Sunday, August 05, 2007

"Labor can't manage money"

That's the title of an audacious new advertisement from the Coalition intended as preemtive strike should, as is expected, the Reserve Bank hike interest rates this week.

Here's my comment piece for tomorrow's paper, and below the fold, the news story:


COMMENT

Have you got the government’s message?

If the Reserve Bank pushes up interest rates this week, it’s Labor’s fault.

It’s as audacious as it is wrong.

For one thing, as the ACT’s Chief Minister says, John Howard and his crew were very happy to claim responsibility when interest rates were trending down, why won’t they also accept responsibility when they are trending up?

For another the argument mounted by the Prime Minister in this morning’s radio address would get him failed if he used it to answer a question in an economics exam at any time in the last 20 years.

It was once true. The Prime Minister says “when a government, be it state or federal, goes into debt it must borrow the money to finance that debt, thus competing with private businesses for available funds. This puts upward pressure on interest rates.”

For the last two decades, as a result of reforms championed by John Howard among many others, Australia has had open capital markets. Governments, as well as individuals, have been able to freely borrow from abroad. There is no longer a limited stock of “available funds”.

If one party (say, a state government) borrows more, it no longer means that another party (say, a private company or a home buyer) needs to borrow less or bid up the price in higher interest rates.

It would if the borrowing by Australian state government was huge on an international scale. But guess what? It’s not. Australia is a price-taker, not a price maker when it comes to international interest rates.

The Reserve Bank is likely to push up interest rates this week because it is worried about inflation. If John Howard really wanted it not to, he could have withheld the $21 billion in tax cuts he just pumped in to an already superheated economy.


THE PREEMPTIVE STRIKE


In a preemptive strike ahead of this week’s expected hike in interest rates the Coalition has launched an advertising campaign tagging Labor the party of high interest rates.

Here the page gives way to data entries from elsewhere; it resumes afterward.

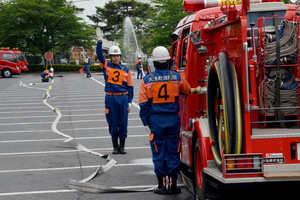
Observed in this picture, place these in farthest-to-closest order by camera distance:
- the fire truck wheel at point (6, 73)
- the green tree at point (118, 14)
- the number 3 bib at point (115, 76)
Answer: the green tree at point (118, 14), the fire truck wheel at point (6, 73), the number 3 bib at point (115, 76)

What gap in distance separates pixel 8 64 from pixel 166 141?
40.0 meters

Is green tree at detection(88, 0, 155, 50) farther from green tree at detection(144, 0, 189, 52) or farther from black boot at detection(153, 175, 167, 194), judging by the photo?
black boot at detection(153, 175, 167, 194)

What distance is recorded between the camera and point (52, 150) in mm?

Entitled “Labor Can’t Manage Money” the internet advertisements say that “Kevin Rudd’s Labor Premiers” plan to borrow $70 billion over the next five years “plunging Australians into debt again”.

“Compare that to John Howard and Peter Costello who will borrow absolutely nothing. Never forget, it is governments who borrow money and get into debt who put upward pressure on interest rates,” the advertisements say.

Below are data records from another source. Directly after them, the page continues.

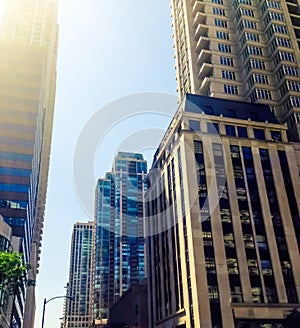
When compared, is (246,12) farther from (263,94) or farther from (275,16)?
(263,94)

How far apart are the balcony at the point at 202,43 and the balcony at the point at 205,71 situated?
642 cm

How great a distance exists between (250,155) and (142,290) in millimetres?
34772

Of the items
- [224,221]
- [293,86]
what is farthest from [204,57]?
[224,221]

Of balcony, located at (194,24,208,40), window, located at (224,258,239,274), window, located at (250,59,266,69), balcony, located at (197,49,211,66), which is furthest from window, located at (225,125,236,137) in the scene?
balcony, located at (194,24,208,40)

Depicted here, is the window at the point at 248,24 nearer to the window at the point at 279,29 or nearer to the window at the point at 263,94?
the window at the point at 279,29

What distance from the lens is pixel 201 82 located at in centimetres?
7838

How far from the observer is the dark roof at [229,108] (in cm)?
6197

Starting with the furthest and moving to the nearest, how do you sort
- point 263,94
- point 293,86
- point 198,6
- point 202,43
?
point 198,6, point 202,43, point 263,94, point 293,86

The Prime Minister has reinforced the theme in this morning’s weekly radio address saying, “when a government, be it state or federal, goes into debt it must borrow the money to finance that debt, competing with private businesses for available funds. This puts upward pressure on interest rates.”

The Finance Minister Senator Minchin hammered home the theme on the Ten Network’s Meet the Press yesterday quoting a higher figure of $80 billion in state borrowing over the next four years.

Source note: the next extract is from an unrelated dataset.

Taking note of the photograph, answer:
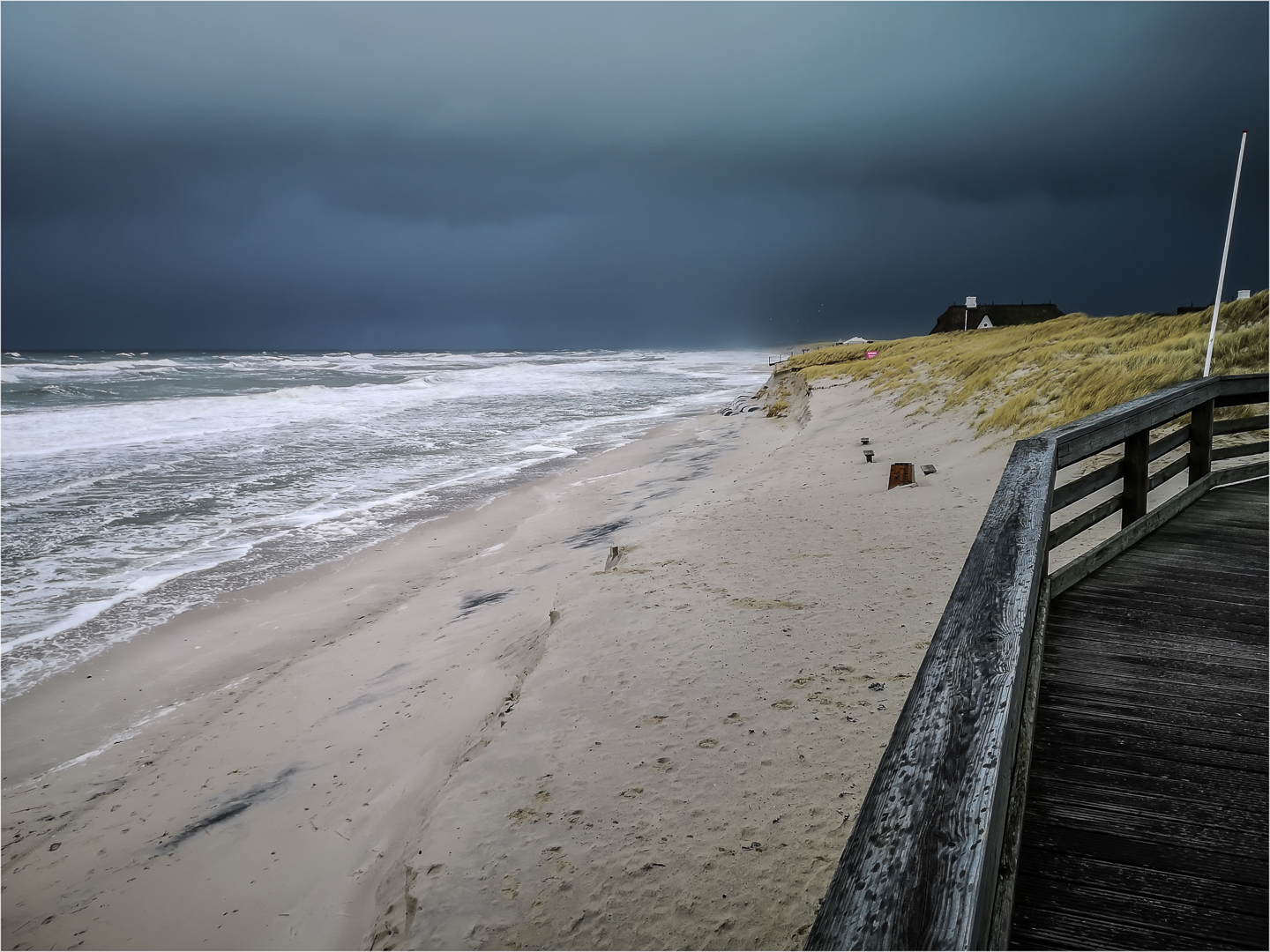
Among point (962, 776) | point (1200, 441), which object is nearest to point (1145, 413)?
point (1200, 441)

He said that while he did not think that the Reserve Bank board should put up interest rates when it meets on Tuesday he was concerned “about the extent to which State Labor governments are putting upward pressure on interest rates.”

It, as expected, the Reserve Bank board does vote to push up interest rates tomorrow it will be the fifth hike since the last election fought and won by the Coalition on the promise of “keeping rates low”.

The ACT’s Chief Minister Jon Stanhope, one the Labor leaders targeted in the campaign, accused Mr Howard and Senator Minchin of hypocrisy.

“The federal government has been crowing about its low interest rates regime. They’ve accepted all the credit, and now that the worm begins to turn they insist that somebody else accept responsibility for the fact that interest rates are going up,” he said.

“You can’t have it both ways.”

Mr Stanhope said that while some states were indeed borrowing heavily for necessary infrastructure over the last ten years the ACT had had less debt than the Commonwealth. “To the extent that Senator Minchin is pointing the finger at deficits and high debt ratios he’s obviously paying a compliment to the ACT.”

Senator Minchin said there was no reason for the Reserve Bank to act this week because inflation was “under control”.

“The consumer price index is 2.1 per cent for the year to June, underlying inflation is 2.6 per cent, within the Reserve Bank’s target band of two to three per cent,” he said.

The investment firm TD Securities disputed the Minister’s analysis. Its Senior Strategist Joshua Williamson said that the Reserve Bank was charged with looking at where inflation was headed, not where it had been.

Since the release of the June figures referred to by the Minister data for July compiled by the Melbourne Institute suggested that the underlying rate of inflation had climbed above the Bank’s target band and was headed higher.

“Any sensible economist will tell you at the moment that economic growth is going to accelerate over the course of this financial year,” he said.

“We’ve got $21 billion of tax cuts that came into force in July. We’ve got heavy infrastructure spending which while great in the long run creates price pressures in the short run. Consumer spending remains strong, business investment has got a second wind, real wages are rising, unemployment is close to a 32 year low.”

“While the Minister talks about the headline yearly measure of inflation, inflation is now is accelerating and the Reserve Bank needs to act in order to contain it,” he said.